■ **Records from a data source**

━━━━━━━━

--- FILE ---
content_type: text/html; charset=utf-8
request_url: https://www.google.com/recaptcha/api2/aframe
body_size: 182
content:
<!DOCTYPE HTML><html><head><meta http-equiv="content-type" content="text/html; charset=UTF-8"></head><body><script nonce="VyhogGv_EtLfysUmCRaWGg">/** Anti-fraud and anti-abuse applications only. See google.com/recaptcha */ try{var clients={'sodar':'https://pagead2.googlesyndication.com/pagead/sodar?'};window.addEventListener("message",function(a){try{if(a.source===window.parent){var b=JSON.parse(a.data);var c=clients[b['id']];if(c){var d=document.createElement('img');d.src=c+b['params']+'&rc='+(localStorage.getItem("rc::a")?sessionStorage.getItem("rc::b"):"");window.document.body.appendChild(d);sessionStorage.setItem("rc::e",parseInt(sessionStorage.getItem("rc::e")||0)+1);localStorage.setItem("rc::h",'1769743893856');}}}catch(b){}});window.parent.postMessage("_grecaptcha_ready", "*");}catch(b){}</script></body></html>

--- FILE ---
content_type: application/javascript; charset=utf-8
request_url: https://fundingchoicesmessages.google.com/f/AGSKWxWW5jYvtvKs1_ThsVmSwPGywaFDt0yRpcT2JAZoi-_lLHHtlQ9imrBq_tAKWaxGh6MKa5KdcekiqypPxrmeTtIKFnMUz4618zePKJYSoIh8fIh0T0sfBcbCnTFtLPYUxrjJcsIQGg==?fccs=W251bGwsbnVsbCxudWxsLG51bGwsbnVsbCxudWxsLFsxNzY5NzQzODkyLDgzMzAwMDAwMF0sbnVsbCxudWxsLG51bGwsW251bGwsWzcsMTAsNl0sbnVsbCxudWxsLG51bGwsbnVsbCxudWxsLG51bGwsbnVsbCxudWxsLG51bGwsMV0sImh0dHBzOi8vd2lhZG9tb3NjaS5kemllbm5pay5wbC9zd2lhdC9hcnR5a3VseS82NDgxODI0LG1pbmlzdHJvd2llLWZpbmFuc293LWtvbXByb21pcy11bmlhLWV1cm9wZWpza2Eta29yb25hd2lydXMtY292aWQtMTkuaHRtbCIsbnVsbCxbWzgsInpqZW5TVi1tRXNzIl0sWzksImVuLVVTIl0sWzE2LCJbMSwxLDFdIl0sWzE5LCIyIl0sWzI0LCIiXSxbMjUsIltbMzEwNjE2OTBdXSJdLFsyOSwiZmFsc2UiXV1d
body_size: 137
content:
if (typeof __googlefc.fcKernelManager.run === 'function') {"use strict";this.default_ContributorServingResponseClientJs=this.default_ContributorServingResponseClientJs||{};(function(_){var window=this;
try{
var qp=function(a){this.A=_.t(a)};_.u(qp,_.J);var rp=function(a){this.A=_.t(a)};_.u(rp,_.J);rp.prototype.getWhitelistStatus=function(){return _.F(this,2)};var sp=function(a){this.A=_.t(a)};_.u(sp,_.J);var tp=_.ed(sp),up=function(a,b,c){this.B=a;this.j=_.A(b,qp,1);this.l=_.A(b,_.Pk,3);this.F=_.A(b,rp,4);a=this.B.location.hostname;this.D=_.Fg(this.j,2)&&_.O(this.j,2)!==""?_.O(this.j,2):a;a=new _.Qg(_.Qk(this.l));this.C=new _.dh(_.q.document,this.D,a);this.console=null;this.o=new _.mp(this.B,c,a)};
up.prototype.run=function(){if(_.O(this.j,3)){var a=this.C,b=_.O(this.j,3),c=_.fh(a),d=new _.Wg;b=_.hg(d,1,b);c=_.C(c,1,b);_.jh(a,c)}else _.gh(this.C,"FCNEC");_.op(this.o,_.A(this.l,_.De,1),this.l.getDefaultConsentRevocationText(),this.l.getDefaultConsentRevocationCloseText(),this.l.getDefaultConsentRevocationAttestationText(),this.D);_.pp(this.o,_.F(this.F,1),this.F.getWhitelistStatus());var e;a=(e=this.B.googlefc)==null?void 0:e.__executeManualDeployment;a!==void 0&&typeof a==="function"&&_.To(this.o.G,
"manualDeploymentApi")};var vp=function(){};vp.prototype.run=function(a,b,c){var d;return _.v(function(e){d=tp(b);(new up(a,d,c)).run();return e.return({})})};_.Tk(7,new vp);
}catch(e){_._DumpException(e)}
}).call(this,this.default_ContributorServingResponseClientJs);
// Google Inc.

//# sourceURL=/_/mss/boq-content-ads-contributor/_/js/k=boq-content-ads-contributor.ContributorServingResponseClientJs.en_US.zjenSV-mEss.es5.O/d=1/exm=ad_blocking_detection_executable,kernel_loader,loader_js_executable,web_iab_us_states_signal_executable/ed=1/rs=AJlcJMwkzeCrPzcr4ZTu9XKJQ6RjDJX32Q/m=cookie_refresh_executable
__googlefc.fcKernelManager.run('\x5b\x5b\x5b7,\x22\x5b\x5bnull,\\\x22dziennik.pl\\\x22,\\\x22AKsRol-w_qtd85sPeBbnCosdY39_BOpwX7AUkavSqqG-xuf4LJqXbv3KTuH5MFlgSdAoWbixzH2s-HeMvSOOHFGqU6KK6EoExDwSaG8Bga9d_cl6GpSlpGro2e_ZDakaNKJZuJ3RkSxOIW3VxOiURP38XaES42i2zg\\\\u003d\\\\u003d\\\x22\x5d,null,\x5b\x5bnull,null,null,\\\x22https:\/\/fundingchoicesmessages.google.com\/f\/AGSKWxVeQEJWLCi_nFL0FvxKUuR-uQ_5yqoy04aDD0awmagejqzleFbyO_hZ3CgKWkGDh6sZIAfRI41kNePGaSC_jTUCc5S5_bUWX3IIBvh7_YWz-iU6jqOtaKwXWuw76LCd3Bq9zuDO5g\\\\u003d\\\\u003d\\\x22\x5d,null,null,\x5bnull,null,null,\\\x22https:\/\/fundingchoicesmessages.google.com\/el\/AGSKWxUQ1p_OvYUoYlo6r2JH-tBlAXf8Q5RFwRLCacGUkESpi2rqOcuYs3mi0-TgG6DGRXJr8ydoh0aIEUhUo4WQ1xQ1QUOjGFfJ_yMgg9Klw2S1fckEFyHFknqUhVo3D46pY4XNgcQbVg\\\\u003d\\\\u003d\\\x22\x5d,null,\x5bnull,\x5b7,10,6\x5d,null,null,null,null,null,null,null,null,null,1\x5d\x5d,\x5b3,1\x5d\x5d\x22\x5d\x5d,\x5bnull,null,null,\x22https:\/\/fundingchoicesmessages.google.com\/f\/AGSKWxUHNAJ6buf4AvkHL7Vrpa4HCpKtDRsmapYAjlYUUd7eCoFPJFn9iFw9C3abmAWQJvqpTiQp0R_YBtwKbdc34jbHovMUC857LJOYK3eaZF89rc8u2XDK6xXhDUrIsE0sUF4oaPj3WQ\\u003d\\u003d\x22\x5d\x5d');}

━━━━━━━━

■ **Task to carry out**
Both the first line of the records above and the line containing "content_type: application/javascript; charset=utf-8" are to be transcribed exactly, together with every line between them, and nothing else.

■ **Written answer**
--- FILE ---
content_type: text/html; charset=utf-8
request_url: https://www.google.com/recaptcha/api2/aframe
body_size: 182
content:
<!DOCTYPE HTML><html><head><meta http-equiv="content-type" content="text/html; charset=UTF-8"></head><body><script nonce="VyhogGv_EtLfysUmCRaWGg">/** Anti-fraud and anti-abuse applications only. See google.com/recaptcha */ try{var clients={'sodar':'https://pagead2.googlesyndication.com/pagead/sodar?'};window.addEventListener("message",function(a){try{if(a.source===window.parent){var b=JSON.parse(a.data);var c=clients[b['id']];if(c){var d=document.createElement('img');d.src=c+b['params']+'&rc='+(localStorage.getItem("rc::a")?sessionStorage.getItem("rc::b"):"");window.document.body.appendChild(d);sessionStorage.setItem("rc::e",parseInt(sessionStorage.getItem("rc::e")||0)+1);localStorage.setItem("rc::h",'1769743893856');}}}catch(b){}});window.parent.postMessage("_grecaptcha_ready", "*");}catch(b){}</script></body></html>

--- FILE ---
content_type: application/javascript; charset=utf-8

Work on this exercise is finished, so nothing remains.